El psicólogo Pablo Melito detalla el abordaje inicial con sobrevivientes de tragedias, enfatizando la generación de calma, seguridad y orientación como pilares fundamentales. Explica que el objetivo es proteger, escuchar y validar las emociones de la persona, sin intentar imponer un sentido a lo sucedido.
Melito recalca la importancia de no minimizar el dolor ajeno ni ofrecer falsas promesas. Enfatiza que el acompañamiento debe ser amoroso y respetuoso, permitiendo que la persona transite su proceso a su propio ritmo. Se advierte que la reconexión con la vida es un proceso largo y personal, que no siempre es posible o deseado de inmediato.
Se comparan diferentes tipos de tragedias, desde catástrofes colectivas hasta pérdidas individuales, y se subraya que cada experiencia traumática requiere un tratamiento singular y continuo.
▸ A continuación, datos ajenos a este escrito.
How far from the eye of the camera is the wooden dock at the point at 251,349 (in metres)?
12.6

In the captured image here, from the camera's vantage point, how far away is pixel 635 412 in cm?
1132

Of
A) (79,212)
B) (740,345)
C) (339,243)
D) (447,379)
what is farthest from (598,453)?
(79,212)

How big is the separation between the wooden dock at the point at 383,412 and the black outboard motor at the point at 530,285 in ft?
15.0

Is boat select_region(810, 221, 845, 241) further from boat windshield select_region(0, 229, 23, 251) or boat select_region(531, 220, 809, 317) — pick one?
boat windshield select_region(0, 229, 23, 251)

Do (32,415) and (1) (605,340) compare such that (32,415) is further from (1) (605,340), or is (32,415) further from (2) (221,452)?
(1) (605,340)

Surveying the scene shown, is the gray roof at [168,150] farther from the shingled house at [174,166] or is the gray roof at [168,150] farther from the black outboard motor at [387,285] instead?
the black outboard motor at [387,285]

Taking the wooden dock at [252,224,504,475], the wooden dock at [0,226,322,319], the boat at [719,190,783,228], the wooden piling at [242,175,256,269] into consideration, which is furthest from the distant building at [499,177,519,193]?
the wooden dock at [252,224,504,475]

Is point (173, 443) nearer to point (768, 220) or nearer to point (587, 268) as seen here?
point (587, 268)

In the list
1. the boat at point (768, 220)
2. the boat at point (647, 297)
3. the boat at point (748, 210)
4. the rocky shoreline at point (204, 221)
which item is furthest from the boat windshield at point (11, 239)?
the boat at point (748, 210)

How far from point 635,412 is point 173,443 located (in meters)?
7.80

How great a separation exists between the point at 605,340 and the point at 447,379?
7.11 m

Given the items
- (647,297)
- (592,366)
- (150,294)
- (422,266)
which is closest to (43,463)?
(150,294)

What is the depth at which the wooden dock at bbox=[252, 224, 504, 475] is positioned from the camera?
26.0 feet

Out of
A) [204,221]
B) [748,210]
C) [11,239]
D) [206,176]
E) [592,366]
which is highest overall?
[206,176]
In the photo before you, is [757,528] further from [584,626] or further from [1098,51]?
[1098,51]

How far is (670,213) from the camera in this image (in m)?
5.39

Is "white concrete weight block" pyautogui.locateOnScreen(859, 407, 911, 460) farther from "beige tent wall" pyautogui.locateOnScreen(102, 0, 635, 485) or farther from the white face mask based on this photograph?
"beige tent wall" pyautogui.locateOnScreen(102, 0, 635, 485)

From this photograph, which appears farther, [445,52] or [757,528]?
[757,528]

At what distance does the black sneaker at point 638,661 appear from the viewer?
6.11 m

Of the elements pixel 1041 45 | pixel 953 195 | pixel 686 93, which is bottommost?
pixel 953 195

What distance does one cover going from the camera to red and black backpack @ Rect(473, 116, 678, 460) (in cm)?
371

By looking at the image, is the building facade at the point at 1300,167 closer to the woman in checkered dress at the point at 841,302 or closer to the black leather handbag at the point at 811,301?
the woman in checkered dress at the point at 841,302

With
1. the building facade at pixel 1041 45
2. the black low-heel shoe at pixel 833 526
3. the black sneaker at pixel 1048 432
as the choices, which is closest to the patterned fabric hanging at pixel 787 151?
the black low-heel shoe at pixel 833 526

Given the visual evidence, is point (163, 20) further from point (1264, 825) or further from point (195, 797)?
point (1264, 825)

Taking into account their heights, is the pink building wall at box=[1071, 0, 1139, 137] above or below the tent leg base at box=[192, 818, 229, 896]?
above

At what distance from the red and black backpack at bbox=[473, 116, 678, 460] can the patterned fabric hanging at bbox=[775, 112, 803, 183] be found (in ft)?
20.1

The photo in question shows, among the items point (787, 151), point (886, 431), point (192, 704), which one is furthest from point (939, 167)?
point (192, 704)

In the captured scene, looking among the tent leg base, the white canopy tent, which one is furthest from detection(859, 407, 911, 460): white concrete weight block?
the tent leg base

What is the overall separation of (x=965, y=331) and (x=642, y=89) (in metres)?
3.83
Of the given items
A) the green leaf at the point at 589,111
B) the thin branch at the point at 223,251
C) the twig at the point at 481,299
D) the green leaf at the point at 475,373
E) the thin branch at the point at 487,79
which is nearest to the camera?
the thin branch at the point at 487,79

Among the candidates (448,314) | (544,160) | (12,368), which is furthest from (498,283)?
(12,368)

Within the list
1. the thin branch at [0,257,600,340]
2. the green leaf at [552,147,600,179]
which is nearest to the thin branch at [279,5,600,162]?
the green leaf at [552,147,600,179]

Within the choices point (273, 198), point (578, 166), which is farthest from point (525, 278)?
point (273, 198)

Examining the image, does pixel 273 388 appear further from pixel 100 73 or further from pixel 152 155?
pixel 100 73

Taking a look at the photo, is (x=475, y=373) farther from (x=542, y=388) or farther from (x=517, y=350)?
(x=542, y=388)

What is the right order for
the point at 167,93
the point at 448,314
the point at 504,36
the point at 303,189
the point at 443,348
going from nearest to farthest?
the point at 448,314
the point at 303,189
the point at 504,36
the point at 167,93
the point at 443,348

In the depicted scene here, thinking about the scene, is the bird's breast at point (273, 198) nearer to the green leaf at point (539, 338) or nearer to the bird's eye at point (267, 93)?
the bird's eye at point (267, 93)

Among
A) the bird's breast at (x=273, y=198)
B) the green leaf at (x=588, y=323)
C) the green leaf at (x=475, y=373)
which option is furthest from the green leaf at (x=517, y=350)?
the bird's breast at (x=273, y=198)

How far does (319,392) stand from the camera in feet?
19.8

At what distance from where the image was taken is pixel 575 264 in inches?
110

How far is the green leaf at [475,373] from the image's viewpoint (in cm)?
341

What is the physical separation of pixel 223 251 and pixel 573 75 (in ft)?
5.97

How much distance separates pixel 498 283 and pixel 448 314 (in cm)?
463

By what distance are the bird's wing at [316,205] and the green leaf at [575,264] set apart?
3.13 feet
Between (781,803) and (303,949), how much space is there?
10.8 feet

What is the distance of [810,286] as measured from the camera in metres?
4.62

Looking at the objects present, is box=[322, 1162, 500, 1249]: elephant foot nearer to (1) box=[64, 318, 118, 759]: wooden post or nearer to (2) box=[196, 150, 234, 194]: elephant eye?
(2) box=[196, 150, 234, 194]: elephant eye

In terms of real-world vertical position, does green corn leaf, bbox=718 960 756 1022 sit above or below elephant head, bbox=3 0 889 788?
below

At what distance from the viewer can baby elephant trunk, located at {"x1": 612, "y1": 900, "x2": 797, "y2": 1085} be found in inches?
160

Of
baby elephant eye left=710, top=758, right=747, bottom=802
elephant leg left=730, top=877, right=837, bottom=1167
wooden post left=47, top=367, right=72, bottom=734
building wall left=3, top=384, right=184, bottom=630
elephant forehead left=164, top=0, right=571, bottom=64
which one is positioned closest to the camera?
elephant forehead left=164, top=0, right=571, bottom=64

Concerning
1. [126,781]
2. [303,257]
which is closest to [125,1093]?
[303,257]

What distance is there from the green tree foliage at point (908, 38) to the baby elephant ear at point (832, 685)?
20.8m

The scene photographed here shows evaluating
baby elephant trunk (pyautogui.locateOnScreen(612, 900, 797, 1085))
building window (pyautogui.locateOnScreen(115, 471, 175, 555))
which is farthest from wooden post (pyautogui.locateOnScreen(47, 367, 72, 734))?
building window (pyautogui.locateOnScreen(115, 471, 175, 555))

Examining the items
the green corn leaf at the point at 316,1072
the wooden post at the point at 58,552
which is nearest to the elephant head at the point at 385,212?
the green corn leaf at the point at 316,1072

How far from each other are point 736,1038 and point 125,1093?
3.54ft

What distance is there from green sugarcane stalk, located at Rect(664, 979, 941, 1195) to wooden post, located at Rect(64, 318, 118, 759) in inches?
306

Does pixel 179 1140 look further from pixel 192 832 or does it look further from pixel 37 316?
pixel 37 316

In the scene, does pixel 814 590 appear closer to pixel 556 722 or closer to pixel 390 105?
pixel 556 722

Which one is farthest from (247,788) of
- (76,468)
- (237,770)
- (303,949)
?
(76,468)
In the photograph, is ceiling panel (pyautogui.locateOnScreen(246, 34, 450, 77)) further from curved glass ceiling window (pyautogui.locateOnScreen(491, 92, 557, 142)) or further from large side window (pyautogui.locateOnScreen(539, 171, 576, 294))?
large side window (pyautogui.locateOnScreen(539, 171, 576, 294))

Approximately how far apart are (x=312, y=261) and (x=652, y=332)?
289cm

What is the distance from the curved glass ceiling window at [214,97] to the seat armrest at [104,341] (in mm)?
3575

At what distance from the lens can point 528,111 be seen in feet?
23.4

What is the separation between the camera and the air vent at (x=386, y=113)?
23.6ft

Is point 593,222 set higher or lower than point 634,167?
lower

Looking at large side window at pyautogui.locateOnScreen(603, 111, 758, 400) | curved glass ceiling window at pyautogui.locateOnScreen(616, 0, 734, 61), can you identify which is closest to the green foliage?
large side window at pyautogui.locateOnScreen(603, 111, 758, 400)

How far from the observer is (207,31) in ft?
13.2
El psicólogo advierte sobre los riesgos de que el enojo y la angustia se cronifiquen, pudiendo derivar en cuadros depresivos o ideaciones suicidas.
La conversación también toca la resiliencia y la posibilidad de encontrar nuevos sentidos a la vida tras un evento traumático, aunque se aclara que esto es un proceso posterior y no siempre alcanzable sin ayuda profesional. Se destaca la importancia de la empatía y la escucha activa en el acompañamiento a las víctimas.